--- EXERCISE DETAILS ---
Please retype, word for word, the line containing "f7e92c659b74d245982039f1a6977216 crochet decoration" and every line after it through the end of the records, leaving out all pictures.

Brief descriptive captions:

===

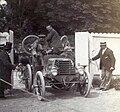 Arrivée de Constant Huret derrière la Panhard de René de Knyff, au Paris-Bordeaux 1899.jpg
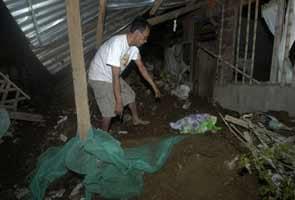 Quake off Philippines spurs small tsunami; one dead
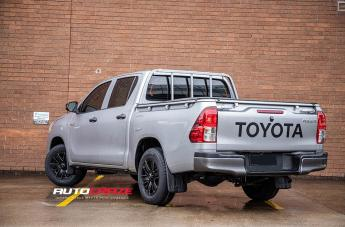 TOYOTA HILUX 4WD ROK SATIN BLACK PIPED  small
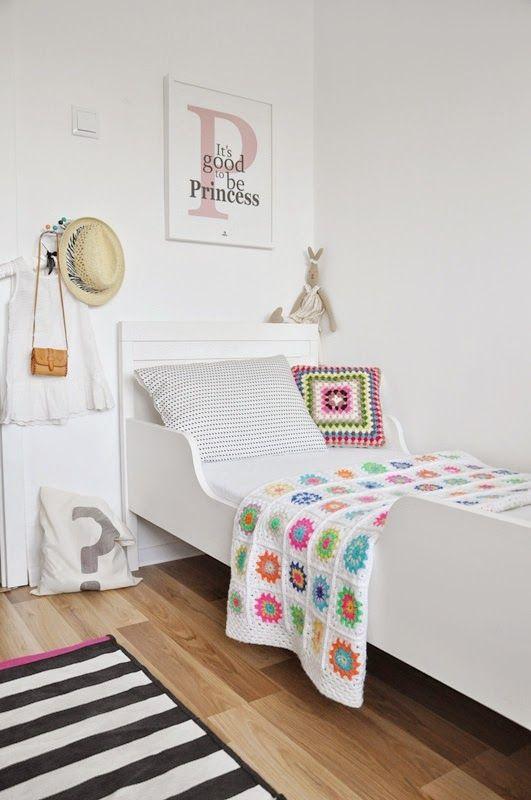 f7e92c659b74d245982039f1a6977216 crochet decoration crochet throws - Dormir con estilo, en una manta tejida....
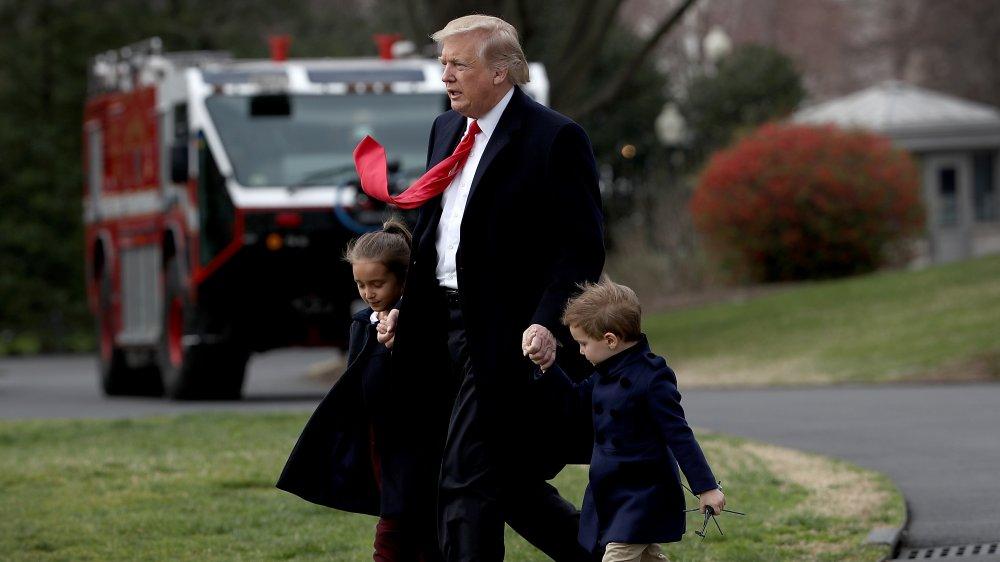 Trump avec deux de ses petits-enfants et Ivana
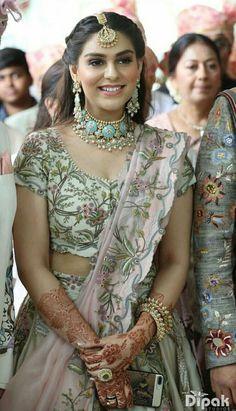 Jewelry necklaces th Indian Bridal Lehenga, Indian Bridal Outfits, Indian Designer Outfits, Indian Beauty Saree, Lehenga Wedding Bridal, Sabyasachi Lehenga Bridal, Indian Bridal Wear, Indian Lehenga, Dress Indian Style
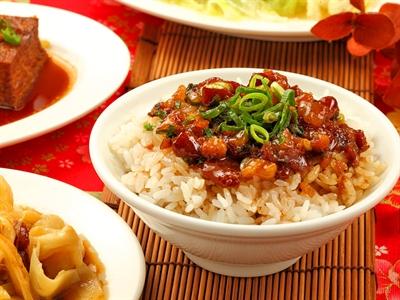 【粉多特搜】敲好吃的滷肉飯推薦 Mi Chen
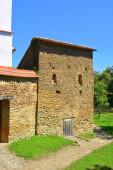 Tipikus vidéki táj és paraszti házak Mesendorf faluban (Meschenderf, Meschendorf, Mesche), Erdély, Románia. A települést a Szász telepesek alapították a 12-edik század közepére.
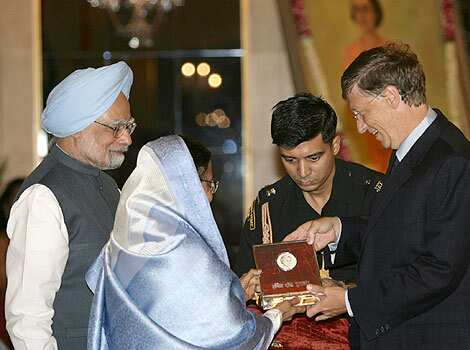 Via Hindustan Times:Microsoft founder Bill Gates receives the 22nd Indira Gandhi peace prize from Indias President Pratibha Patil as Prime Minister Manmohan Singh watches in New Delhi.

===

--- EXERCISE RESULT ---
 f7e92c659b74d245982039f1a6977216 crochet decoration crochet throws - Dormir con estilo, en una manta tejida....
 Trump avec deux de ses petits-enfants et Ivana
 Jewelry necklaces th Indian Bridal Lehenga, Indian Bridal Outfits, Indian Designer Outfits, Indian Beauty Saree, Lehenga Wedding Bridal, Sabyasachi Lehenga Bridal, Indian Bridal Wear, Indian Lehenga, Dress Indian Style
 【粉多特搜】敲好吃的滷肉飯推薦 Mi Chen
 Tipikus vidéki táj és paraszti házak Mesendorf faluban (Meschenderf, Meschendorf, Mesche), Erdély, Románia. A települést a Szász telepesek alapították a 12-edik század közepére.
 Via Hindustan Times:Microsoft founder Bill Gates receives the 22nd Indira Gandhi peace prize from Indias President Pratibha Patil as Prime Minister Manmohan Singh watches in New Delhi.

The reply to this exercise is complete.